On 14/04/2025 23:18, Philip Rowlands wrote:
$ ( dd if=/dev/zero count=100; dd if=/dev/urandom count=100; dd if=/dev/zero
count=100 ) > unsparse
$ cp --sparse=always unsparse sparse
$ ls -ls *
52 -rw-r--r--. 1 root root 153600 Apr 14 22:55 sparse
152 -rw-r--r--. 1 root root 153600 Apr 14 22:54 unsparse
Great, the file was sparse-ified. On tmpfs.
## now on XFS with reflink support
$ cp --debug --sparse=always unsparse sparse
'unsparse' -> 'sparse'
copy offload: unknown, reflink: yes, sparse detection: unknown
$ ls -ls *
152 -rw-r--r--. 1 root root 153600 Apr 14 22:58 sparse
152 -rw-r--r--. 1 root root 153600 Apr 14 22:54 unsparse
The implicit --reflink=auto has won out over the explicit --sparse=always, but
at some point prior to coreutils 7.5, --sparse=always would have worked.
NEWS for 9.4 included
'cp --sparse=never' will avoid copy-on-write (reflinking) and copy
offloading,
to ensure no holes present in the destination copy.
[bug introduced in coreutils-9.0]
but we lack the opposite. I couldn't spot the discussion, if any, around the
patch
https://lists.gnu.org/archive/html/coreutils/2023-08/msg00052.html
I'm using coreutils 9.5 on Fedora 41.
Right.
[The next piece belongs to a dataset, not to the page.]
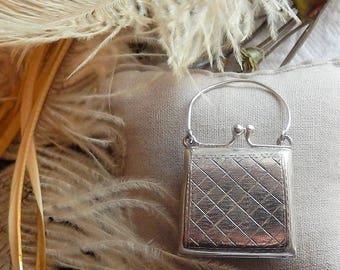 Vintage Sterling Silver Patterned Kiss Lock Purse Hinged Keepsake Box Pendant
Users would use --sparse in an attempt to be space efficient,
but in this case the reflink is more space efficient and so takes precedence.
This is documented in the info docs as:
For example, with the following alias, ‘cp’ will use the minimum amount of
space supported by the file system. (Older versions of
‘cp’ can also benefit from ‘--reflink=auto’ here.)
alias cp='cp --sparse=always'
If you really want to focus on the file rather than the file system,
you can `cp --reflink=never --sparse=always`.